Thank you, Mr. Chair. Firstly, I'd like to thank all Members and staff of the Committee of Rules and Procedures for their careful consideration of this very important issue.
In Canada all jurisdictions have legislation determining who can run for office and have prohibitions on the right of a citizen to run for office where that person has been convicted under the applicable elections legislation.
In our jurisdiction, under the Elections and Plebiscites Act and the Legislative Assembly and Executive Council Act, there is a definition as to who is eligible for election and who may serve in this Assembly. Our current legislation disqualifies candidates or Members who are convicted and imprisoned as a result of a criminal conviction, but this disqualification ends when the term of imprisonment ends and does not apply to offences which do not result in jail sentences, and a five-year prohibition on anyone convicted of a major election offence.
Our current legislation is similar to that of most jurisdictions and of all Canadian jurisdictions; only Nunavut and Nova Scotia have broader-based prohibitions on running for office. Under the House of Assembly Act in Nova Scotia, persons are barred from running or continuing to sit if they are convicted of an indictable offence punishable by imprisonment for a maximum of more than five years, and that prohibition lasts five years from the date of conviction. Again, we're talking about indictable offences. This proposal talks about indictable and summary conviction offences, applying to all offences.
In Nunavut, a Member convicted under the Legislative Assembly and Executive Council Act of an indictable offence is not able to be or remain to sit as a Member of their Assembly.
The standing committee's proposal is far broader, applying as it does to all offences of violence, summary and indictable, committed by a person over whom the accused was determined by the presiding judge to be in a position of trust, authority, or intimacy. I see this proposal as problematic in many ways. Unlike the legislation in Nunavut and Nova Scotia, it would apply to all criminal offences of violence, no matter how minor, and not only the more serious ones which are indictable.
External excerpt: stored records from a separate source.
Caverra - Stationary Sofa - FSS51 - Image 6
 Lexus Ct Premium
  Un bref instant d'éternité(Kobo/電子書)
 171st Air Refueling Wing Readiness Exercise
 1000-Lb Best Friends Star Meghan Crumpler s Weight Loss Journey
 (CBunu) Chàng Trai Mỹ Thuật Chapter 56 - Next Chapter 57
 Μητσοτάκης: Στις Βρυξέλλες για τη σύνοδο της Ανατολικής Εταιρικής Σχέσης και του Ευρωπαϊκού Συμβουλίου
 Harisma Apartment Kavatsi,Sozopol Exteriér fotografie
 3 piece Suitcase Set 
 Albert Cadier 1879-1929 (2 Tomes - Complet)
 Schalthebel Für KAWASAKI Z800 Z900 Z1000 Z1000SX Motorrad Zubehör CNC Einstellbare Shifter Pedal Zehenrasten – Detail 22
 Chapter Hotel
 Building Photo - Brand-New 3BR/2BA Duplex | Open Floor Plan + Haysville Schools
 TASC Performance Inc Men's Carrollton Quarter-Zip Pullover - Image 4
There is a serious problem of domestic violence which we try to address in this Assembly, but the proposed legislation goes far beyond domestic violence and it includes all situations of violence where there is a position of trust, authority, or intimacy. So it would include parent-child, teacher-pupil, and employer-employee, among others.
The proposal, and this has been mentioned by Mr. Nadli, also requires the determination by a judge that the violent offence was committed against a person over whom the accused was determined by the judge to be in a position of a trust, authority, or intimacy.
A review of a criminal record will not provide this type of information, and it would be therefore necessary to examine a transcript of the case to determine the judge had made such a finding. This creates a practical problem, as transcripts are not always readily available, and as presumably the legislation would apply to an offence anywhere in Canada it would be necessary therefore to obtain transcripts from other jurisdictions. A logistical nightmare.
Section 3 of the Charter of Rights and Freedom states: "Every citizen of Canada has the right to vote in an election of the House of Commons or of a Legislative Assembly and to be qualified for membership therein."
Certainly, the law in this area is not absolutely clear as to whether the proposed change would be subject to scrutiny under the Charter of Rights. I suggest that it likely would. Whether it would be set aside because of that, I do not know; the law and the cases are not recent nor clear.
Additionally, conceivably this legislation might be open to attack under our human rights legislation which prohibits discrimination on the basis of social condition. So there are several ways it might be attacked.
Jurisdictions outside Canada, including many in the United States, have excluded from voting or running for office those convicted of serious offences. I used to live in one of those jurisdictions, in Virginia. The effect of that type of legislation has been to disenfranchise large numbers of the poor and those from minority groups. We know that a disproportionate number of those appearing in our courts are Aboriginal, and it is logical to assume that the proposed recommendation, should it become law, would disproportionately impact our Aboriginal citizens and their right to be candidates.
As has been mentioned by Ms. Cochrane, the right to vote is sacred in our society. Canada has been a democracy for 150 years, but who has been allowed to vote has changed since 1867, when only men with property of a certain value were eligible to vote or run for office. Restrictions on voting or running for office have been relaxed over time, clearly, with women given the right to vote federally in 1918 and in all provinces by 1940; racial restrictions on voting were not fully ended until 1960, when treaty Indians were given the right to vote.
The whole thrust of our democracy since 1867 has been to allow more, not fewer, citizens to participate by voting and running for election. We should not reverse this progress by eliminating the right to vote in the manner proposed.
This government recognizes that there is an unacceptable level of violence in our territory. We are attempting to do things about it. It is included in the mandate of the Government of the Northwest Territories and I feel that we are making progress. It's going to be difficult. We are making progress. This government is clearly committed to making progress. I suggest, however, in the end, as has been mentioned by other speakers, that we should leave this very important decision to the voters. Let the voters decide and reject this proposal. Thank you.